** START OF Records for processing **

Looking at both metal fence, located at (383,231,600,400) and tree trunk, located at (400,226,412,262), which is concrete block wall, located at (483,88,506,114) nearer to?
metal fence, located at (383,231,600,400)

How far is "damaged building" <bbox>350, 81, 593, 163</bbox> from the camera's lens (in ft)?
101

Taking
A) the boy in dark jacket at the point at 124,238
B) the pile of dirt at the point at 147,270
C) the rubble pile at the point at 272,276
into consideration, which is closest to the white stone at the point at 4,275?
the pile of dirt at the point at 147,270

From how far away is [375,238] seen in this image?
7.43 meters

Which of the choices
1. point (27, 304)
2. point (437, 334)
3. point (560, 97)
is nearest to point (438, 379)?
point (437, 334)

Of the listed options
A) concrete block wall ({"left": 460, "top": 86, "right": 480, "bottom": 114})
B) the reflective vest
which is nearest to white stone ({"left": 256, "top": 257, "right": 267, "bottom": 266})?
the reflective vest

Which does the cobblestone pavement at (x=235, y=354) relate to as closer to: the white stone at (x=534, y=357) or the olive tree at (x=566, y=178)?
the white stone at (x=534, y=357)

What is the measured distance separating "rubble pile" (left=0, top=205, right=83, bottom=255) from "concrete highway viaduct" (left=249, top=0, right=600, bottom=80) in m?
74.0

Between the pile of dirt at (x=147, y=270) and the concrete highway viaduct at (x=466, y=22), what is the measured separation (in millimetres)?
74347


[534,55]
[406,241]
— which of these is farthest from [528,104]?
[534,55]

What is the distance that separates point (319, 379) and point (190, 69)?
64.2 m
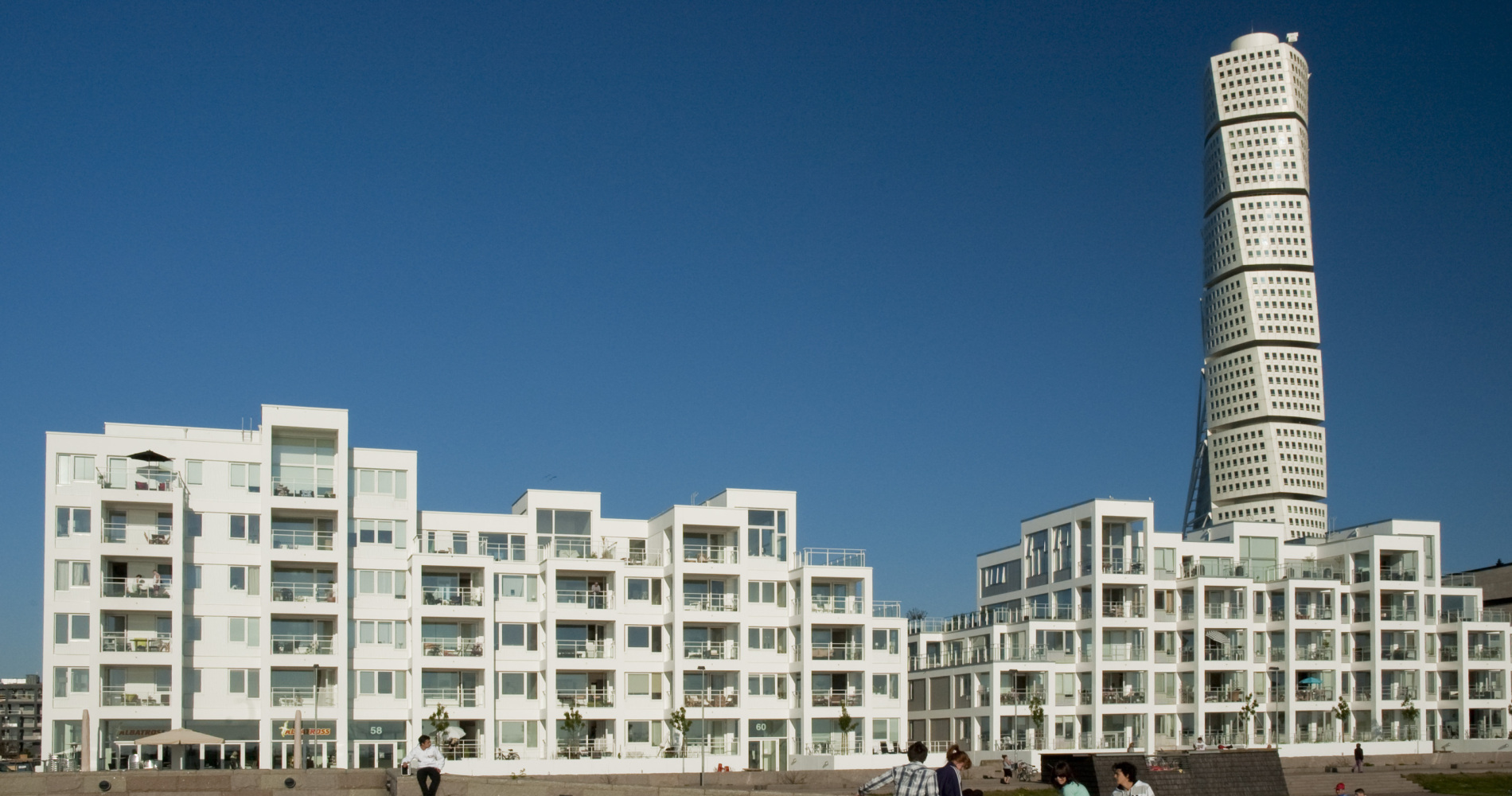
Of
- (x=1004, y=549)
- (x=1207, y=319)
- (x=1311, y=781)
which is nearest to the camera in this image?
(x=1311, y=781)

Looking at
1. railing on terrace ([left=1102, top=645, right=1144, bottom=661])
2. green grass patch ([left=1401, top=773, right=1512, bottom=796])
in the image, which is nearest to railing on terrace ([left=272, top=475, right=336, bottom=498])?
railing on terrace ([left=1102, top=645, right=1144, bottom=661])

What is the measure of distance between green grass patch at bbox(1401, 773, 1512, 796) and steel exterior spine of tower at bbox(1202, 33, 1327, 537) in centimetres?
4174

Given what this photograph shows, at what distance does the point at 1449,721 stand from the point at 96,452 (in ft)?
242

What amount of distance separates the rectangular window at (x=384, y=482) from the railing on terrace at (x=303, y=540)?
9.95ft

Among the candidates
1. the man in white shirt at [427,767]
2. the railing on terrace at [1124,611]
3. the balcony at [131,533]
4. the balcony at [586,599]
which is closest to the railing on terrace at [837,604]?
the balcony at [586,599]

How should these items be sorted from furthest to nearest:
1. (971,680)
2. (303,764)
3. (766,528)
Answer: (971,680) < (766,528) < (303,764)

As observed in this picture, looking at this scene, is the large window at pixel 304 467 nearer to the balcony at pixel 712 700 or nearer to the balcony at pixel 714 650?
the balcony at pixel 714 650

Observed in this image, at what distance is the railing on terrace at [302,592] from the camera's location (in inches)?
2591

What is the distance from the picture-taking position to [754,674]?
73.4 metres

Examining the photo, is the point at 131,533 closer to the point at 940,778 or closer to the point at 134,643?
the point at 134,643

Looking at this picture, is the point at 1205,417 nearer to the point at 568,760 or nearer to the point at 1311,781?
the point at 1311,781

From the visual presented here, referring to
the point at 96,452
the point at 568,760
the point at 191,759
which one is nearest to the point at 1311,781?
the point at 568,760

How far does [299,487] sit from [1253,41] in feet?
291

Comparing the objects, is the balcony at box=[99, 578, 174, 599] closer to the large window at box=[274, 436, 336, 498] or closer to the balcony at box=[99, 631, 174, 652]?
the balcony at box=[99, 631, 174, 652]
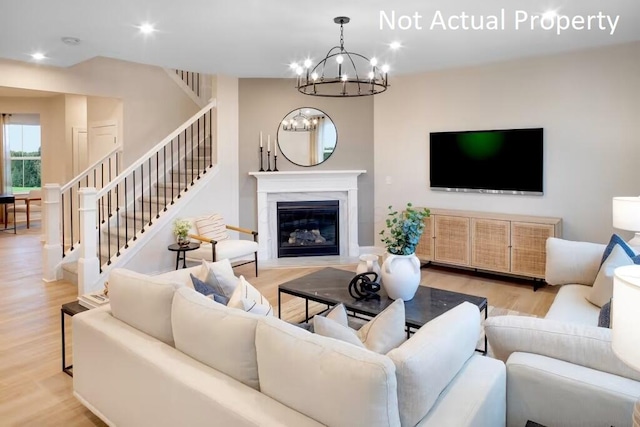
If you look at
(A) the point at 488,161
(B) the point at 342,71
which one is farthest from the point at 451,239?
(B) the point at 342,71

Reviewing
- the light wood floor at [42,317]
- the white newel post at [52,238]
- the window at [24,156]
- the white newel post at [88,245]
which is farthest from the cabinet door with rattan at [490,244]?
the window at [24,156]

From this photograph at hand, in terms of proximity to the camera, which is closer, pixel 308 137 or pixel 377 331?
pixel 377 331

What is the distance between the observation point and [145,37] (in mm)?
4293

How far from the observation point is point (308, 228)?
6.74 meters

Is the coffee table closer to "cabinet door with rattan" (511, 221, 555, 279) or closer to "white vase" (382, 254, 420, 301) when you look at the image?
"white vase" (382, 254, 420, 301)

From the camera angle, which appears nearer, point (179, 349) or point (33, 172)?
point (179, 349)

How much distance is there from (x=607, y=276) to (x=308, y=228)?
4.39 meters

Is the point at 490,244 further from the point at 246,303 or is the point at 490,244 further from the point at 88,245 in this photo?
the point at 88,245

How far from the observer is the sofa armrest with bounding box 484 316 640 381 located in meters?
1.73

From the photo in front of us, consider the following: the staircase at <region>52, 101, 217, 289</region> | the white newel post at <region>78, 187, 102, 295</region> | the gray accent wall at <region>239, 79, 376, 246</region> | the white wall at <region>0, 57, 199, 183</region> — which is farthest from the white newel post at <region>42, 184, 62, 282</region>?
the gray accent wall at <region>239, 79, 376, 246</region>

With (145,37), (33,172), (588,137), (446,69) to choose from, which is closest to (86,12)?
(145,37)

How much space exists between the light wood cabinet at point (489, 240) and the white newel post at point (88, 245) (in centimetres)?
391

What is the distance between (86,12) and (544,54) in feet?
15.5

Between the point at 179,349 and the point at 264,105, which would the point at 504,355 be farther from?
the point at 264,105
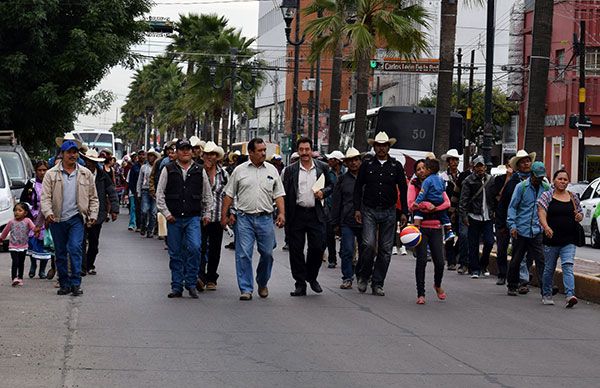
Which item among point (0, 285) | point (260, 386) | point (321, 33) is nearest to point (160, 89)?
point (321, 33)

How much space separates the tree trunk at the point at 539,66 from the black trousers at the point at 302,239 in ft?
26.0

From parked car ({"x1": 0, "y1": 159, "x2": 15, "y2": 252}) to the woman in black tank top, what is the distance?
10729 mm

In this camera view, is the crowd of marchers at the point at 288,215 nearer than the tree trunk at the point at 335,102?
Yes

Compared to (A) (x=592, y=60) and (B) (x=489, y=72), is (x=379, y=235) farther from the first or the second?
(A) (x=592, y=60)

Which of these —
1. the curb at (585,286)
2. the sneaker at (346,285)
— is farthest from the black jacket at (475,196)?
the sneaker at (346,285)

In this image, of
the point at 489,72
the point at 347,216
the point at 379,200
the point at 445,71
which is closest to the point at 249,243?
the point at 379,200

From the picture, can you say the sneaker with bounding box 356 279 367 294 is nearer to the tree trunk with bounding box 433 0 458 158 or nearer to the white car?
the tree trunk with bounding box 433 0 458 158

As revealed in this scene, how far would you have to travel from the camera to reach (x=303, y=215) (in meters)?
14.6

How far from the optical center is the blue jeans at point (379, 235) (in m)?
14.8

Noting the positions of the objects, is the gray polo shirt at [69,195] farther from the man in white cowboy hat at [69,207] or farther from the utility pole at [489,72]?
the utility pole at [489,72]

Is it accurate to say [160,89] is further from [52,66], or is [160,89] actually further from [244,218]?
[244,218]

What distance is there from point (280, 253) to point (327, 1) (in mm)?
14204

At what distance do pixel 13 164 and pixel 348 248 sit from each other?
36.7ft

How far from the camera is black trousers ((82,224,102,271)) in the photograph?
16.7 meters
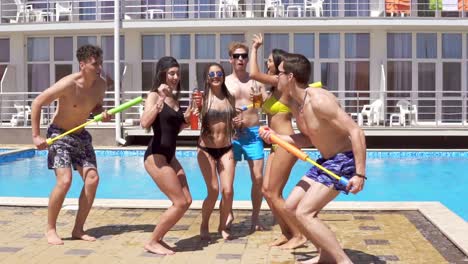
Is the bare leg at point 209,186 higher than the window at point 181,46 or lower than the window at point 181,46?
lower

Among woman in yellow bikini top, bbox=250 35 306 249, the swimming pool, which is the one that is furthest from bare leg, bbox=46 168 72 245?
the swimming pool

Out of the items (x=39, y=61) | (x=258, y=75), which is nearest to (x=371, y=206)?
(x=258, y=75)

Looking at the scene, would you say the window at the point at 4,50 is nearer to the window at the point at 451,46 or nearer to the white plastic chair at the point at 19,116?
the white plastic chair at the point at 19,116

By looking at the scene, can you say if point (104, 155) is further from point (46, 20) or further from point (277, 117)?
point (277, 117)

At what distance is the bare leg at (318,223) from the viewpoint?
4.14 meters

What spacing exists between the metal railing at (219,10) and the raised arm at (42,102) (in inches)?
490

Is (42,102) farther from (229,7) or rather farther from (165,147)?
(229,7)

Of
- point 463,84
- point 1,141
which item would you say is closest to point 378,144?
point 463,84

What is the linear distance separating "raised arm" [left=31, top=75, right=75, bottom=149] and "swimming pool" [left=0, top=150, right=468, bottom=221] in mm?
4802

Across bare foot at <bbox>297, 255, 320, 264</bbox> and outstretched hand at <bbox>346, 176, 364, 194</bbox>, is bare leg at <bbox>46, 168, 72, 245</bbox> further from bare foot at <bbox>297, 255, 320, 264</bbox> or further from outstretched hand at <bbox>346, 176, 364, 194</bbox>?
outstretched hand at <bbox>346, 176, 364, 194</bbox>

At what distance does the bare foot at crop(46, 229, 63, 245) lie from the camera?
5.20m

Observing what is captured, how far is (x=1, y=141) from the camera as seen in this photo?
16672mm

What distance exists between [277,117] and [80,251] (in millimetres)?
1866

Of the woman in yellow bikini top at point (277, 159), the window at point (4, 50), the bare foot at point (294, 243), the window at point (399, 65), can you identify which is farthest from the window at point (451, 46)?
the bare foot at point (294, 243)
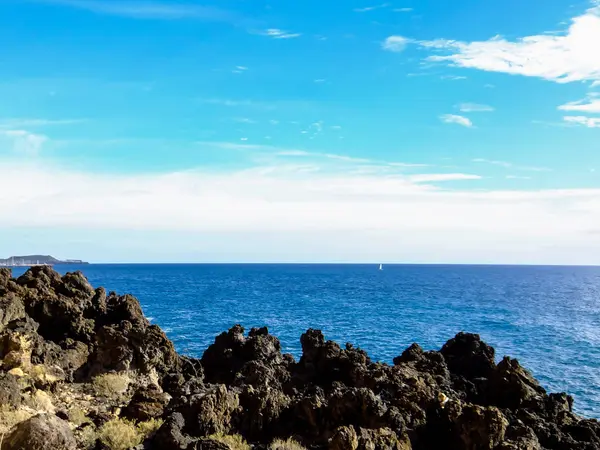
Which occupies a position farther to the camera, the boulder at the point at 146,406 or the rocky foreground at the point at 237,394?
the boulder at the point at 146,406

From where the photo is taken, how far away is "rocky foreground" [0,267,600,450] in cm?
1441

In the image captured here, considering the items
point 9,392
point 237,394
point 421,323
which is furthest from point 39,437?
point 421,323

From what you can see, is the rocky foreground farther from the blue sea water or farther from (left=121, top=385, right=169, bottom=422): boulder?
the blue sea water

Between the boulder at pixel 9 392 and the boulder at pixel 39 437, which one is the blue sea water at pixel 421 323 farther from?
the boulder at pixel 39 437

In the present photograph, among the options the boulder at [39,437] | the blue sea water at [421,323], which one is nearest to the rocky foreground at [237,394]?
the boulder at [39,437]

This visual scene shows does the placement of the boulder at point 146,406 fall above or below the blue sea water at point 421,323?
above

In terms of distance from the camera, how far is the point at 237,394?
→ 16.2 metres

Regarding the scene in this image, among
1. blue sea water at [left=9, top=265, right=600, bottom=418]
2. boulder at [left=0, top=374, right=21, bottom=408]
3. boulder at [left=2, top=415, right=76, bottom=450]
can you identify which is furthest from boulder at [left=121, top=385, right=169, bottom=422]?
blue sea water at [left=9, top=265, right=600, bottom=418]

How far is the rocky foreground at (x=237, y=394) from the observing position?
14.4 meters

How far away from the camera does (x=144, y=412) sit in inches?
663

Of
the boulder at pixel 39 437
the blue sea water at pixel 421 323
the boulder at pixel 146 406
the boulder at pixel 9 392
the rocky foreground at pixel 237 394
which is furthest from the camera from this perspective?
the blue sea water at pixel 421 323

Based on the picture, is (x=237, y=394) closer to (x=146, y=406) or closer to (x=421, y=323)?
(x=146, y=406)

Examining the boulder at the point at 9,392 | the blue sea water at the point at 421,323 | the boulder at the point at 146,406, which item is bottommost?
the blue sea water at the point at 421,323

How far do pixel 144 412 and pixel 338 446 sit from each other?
7.45m
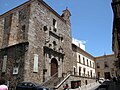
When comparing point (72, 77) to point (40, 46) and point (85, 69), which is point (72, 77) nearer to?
point (40, 46)

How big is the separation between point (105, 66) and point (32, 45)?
33471mm

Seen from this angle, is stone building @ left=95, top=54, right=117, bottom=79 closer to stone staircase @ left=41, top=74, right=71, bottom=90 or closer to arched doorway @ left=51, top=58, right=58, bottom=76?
arched doorway @ left=51, top=58, right=58, bottom=76

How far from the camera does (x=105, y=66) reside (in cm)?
4562

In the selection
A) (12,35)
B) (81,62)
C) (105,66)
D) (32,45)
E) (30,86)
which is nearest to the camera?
(30,86)

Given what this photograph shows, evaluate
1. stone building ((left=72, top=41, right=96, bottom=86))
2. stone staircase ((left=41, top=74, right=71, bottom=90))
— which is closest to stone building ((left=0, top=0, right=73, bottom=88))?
stone staircase ((left=41, top=74, right=71, bottom=90))

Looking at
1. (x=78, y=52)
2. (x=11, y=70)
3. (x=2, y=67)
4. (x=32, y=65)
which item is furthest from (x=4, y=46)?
(x=78, y=52)

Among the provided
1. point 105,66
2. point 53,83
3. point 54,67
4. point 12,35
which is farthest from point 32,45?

** END OF Records for processing **

| Directive |
Rename "railing on terrace" to "terrace railing" in the material from the line with "Given what this photograph shows, at" up to and including the line with "Answer: (971,680) < (766,528) < (303,764)", and give those lines back with everything else unchanged.

| Finished task |
Given what this photograph shows, at what distance does the point at 1449,721 stand from the point at 96,452 (in ft)?
242

What amount of distance separates the rectangular window at (x=384, y=482) from the terrace railing at (x=303, y=540)?
9.95ft

Among the candidates
1. the man in white shirt at [427,767]
2. the terrace railing at [1124,611]
3. the balcony at [131,533]
4. the balcony at [586,599]
which is closest to the terrace railing at [837,604]?
the balcony at [586,599]

How should these items be sorted from furthest to nearest:
1. (971,680)
2. (303,764)
3. (766,528)
Answer: (971,680) < (766,528) < (303,764)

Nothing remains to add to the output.